QUÉ SE PIDE:
Por favor, contesta estas preguntas a partir del resumen sobre el virus dengue 4:
1. ¿En qué año se realizó el estudio filogenético del dominio III?
2. ¿Cuántas enzimas de restricción se emplearon en la técnica PFER?
3. ¿En qué genotipos se agruparon los virus Den-4 según el análisis de PFER?

FRAGMENTO DEL TEXTO:
Objetivo. Evaluar la variabilidad genética del dominio III de la proteína de envoltura (E) y estimar la relación filogenética de los virus dengue 4 (Den-4) aislados en México y en otras regiones endémicas del mundo. Material y métodos. En el presente trabajo reportamos un estudio filogenético del dominio III de la proteína de envoltura (E) que se realizó en 1998 con virus Den-4 aislados en distintos años en México y en otras partes del mundo. Se usaron oligonucleótidos específicos para amplificar por RT-PCR la región del dominio III y para obtener la secuencia de nucleótidos. Mediante el análisis de la secuencia de nucleótidos y de la secuencia deducida de aminoácidos se estimó la variabilidad genética y se generó un árbol filogenético. Para facilitar el análisis genético del dominio III se usó la técnica basada en el polimorfismo de fragmentos generados con enzimas de restricción (PFER) utilizando seis enzimas de restricción. Resultados. Los datos demuestran que la información del análisis de la secuencia de nucleótidos y de aminoácidos de la región del dominio III es similar a la del gene completo de la proteína E. El análisis de PFER con las enzimas de restricción Nla III, Dde I y Cfo I, mostró que los virus Den-4 incluidos en este estudio se agruparon en los genotipos 1 y 2 reportados previamente. Conclusiones. Los resultados sugieren que el dominio III se puede utilizar como un marcador para estudios filogenéticos y de epidemiología molecular del virus Den-4.

DATOS PROPORCIONADOS:
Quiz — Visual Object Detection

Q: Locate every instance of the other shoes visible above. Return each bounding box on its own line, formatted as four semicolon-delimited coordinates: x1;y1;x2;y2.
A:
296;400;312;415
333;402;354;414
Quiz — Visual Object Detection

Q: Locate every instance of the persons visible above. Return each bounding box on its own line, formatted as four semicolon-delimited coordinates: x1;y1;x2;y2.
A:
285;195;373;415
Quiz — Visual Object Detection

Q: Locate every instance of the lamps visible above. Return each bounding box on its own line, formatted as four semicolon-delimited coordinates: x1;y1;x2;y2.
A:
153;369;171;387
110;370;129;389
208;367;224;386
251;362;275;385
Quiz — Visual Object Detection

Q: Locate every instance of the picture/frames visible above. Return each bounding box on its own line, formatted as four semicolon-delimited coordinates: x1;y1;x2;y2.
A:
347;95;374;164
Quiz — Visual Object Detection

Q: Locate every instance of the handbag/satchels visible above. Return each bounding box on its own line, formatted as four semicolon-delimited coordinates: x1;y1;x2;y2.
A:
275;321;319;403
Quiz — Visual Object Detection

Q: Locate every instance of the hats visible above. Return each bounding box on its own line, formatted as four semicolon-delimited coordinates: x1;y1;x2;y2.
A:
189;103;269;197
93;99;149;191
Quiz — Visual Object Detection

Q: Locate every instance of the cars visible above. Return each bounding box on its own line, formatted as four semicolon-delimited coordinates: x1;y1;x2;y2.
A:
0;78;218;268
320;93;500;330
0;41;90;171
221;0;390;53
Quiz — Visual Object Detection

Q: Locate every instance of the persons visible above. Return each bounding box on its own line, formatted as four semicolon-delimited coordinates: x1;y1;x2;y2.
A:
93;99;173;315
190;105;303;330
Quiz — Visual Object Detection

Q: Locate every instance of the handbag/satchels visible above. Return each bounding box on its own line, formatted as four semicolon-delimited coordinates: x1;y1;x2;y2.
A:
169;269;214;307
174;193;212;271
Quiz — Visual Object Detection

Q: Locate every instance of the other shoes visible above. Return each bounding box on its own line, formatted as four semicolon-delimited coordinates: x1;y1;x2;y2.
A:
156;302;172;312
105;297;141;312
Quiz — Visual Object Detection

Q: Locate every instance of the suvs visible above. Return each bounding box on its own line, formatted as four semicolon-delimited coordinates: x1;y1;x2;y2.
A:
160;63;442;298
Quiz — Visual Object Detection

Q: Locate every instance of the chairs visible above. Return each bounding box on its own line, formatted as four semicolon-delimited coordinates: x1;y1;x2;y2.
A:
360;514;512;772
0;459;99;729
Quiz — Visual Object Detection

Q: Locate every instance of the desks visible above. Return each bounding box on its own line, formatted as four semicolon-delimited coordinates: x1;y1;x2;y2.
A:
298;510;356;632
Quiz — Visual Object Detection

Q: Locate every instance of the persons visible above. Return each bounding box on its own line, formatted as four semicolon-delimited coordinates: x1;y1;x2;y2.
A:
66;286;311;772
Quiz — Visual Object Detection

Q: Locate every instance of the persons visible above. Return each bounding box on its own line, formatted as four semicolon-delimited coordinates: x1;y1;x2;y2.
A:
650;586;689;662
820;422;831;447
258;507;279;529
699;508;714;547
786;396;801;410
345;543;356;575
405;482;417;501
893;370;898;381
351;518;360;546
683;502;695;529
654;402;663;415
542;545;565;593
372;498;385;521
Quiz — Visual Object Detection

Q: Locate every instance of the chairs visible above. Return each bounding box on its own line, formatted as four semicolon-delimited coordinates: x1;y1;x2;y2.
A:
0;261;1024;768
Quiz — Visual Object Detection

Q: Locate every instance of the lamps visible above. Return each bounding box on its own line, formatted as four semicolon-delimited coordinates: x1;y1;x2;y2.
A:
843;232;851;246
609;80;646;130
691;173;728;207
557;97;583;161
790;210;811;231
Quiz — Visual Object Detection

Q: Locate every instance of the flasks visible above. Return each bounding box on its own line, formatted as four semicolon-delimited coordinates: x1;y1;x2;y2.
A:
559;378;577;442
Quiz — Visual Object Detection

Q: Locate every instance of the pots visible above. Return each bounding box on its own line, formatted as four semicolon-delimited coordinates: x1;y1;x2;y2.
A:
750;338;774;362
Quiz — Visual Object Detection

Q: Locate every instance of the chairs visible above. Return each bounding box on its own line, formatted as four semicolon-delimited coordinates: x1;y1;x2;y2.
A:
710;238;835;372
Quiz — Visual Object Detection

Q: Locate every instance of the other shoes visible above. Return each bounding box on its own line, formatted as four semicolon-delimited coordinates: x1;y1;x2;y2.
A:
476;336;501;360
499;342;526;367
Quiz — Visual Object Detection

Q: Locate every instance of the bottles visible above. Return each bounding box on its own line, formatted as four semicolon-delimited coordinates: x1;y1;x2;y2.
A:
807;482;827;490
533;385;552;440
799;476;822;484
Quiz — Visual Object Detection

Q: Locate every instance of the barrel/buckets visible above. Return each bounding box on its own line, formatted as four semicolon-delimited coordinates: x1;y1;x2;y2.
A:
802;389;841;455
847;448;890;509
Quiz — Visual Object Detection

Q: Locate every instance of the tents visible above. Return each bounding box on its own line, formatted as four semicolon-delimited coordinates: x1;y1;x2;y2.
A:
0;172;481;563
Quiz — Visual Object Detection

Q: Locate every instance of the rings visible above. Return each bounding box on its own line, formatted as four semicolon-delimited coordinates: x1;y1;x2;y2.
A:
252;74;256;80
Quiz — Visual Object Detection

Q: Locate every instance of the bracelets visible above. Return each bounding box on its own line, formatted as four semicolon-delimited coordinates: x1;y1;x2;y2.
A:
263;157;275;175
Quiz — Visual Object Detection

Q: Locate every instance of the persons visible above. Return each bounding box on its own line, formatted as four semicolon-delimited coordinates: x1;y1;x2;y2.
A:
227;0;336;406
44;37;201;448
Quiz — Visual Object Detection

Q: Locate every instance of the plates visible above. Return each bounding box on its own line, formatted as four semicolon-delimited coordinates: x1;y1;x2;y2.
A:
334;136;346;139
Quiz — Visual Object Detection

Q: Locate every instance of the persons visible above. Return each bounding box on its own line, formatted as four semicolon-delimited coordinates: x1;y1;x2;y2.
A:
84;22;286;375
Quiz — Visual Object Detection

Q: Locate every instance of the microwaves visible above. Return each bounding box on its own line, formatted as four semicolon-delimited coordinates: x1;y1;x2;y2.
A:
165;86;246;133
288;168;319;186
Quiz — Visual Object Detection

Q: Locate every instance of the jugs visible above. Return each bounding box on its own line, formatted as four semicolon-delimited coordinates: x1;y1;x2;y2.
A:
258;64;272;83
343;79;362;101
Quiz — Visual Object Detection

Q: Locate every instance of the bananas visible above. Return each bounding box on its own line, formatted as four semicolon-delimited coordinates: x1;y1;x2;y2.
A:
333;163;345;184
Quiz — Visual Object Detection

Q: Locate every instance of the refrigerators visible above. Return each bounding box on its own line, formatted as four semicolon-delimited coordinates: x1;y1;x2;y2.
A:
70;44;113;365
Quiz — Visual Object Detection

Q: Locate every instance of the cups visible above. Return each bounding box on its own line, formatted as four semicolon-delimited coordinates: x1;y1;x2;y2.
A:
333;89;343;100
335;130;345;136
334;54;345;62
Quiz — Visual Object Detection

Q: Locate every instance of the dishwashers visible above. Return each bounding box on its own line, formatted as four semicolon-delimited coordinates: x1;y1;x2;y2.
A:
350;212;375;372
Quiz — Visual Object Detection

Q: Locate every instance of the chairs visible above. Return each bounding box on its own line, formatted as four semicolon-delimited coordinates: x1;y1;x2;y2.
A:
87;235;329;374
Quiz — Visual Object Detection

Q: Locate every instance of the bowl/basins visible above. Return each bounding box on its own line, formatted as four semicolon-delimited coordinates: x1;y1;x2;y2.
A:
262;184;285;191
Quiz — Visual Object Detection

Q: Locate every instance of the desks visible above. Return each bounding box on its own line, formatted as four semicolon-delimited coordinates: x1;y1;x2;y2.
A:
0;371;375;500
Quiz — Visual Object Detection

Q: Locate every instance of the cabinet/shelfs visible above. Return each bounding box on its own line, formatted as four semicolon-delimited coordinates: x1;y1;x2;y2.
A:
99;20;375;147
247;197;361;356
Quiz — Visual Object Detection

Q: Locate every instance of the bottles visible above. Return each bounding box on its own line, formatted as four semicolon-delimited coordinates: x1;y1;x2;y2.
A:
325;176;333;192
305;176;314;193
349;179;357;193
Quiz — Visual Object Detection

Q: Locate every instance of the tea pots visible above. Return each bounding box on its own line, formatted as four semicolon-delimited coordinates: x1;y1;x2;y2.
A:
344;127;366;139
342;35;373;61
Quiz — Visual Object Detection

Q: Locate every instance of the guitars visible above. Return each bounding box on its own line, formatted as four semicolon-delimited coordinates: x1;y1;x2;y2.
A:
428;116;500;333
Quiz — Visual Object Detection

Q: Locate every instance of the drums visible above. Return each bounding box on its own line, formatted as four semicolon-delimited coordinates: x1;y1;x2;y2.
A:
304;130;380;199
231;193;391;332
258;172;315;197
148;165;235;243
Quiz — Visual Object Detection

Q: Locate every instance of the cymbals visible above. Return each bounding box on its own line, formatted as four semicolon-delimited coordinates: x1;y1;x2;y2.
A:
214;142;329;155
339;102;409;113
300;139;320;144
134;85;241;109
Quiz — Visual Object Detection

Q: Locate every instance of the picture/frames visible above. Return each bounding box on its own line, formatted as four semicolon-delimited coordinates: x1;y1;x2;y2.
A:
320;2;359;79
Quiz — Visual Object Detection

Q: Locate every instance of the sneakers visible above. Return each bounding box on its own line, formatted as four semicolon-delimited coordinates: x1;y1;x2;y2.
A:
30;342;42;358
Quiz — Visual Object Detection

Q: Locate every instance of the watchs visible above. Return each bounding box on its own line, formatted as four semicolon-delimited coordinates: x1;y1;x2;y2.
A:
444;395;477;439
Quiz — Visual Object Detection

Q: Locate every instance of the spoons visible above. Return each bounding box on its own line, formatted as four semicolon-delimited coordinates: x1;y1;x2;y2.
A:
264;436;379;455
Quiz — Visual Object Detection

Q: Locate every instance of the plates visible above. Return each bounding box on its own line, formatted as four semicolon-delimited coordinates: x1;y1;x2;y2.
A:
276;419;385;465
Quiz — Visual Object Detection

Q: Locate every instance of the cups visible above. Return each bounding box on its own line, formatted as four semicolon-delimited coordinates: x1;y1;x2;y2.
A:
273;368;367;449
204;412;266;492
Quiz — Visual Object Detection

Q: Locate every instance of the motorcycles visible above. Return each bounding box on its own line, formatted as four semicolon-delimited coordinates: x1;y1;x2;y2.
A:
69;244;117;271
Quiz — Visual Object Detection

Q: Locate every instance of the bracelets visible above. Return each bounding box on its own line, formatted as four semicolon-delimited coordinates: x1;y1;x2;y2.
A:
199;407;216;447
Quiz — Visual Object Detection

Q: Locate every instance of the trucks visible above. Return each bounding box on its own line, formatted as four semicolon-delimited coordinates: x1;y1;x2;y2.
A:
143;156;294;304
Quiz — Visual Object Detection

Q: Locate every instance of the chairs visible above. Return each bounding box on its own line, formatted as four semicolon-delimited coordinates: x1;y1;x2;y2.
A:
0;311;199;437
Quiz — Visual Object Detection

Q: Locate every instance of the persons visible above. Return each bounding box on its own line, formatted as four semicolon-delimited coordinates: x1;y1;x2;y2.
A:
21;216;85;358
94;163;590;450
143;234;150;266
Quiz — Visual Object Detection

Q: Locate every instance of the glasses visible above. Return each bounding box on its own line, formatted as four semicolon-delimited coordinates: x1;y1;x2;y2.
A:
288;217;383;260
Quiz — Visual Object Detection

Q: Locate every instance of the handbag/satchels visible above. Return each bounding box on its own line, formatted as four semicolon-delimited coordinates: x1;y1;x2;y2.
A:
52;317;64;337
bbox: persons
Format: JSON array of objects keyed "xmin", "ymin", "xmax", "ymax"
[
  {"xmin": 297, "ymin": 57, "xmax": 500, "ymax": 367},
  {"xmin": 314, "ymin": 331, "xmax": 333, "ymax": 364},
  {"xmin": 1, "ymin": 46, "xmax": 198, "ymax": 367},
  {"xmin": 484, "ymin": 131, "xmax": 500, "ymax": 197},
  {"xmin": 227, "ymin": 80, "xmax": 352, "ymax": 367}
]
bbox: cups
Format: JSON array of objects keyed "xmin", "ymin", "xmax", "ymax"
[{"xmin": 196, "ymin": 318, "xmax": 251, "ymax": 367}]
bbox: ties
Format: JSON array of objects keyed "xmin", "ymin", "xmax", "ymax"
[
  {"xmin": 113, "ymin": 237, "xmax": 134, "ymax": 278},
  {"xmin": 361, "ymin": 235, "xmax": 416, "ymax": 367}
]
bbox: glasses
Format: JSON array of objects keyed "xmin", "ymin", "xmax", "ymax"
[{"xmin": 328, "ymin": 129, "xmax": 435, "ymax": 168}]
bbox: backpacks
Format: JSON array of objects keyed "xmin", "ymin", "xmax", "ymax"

RESULTADO OBTENIDO:
1. En 1998.
2. Seis.
3. En los genotipos 1 y 2.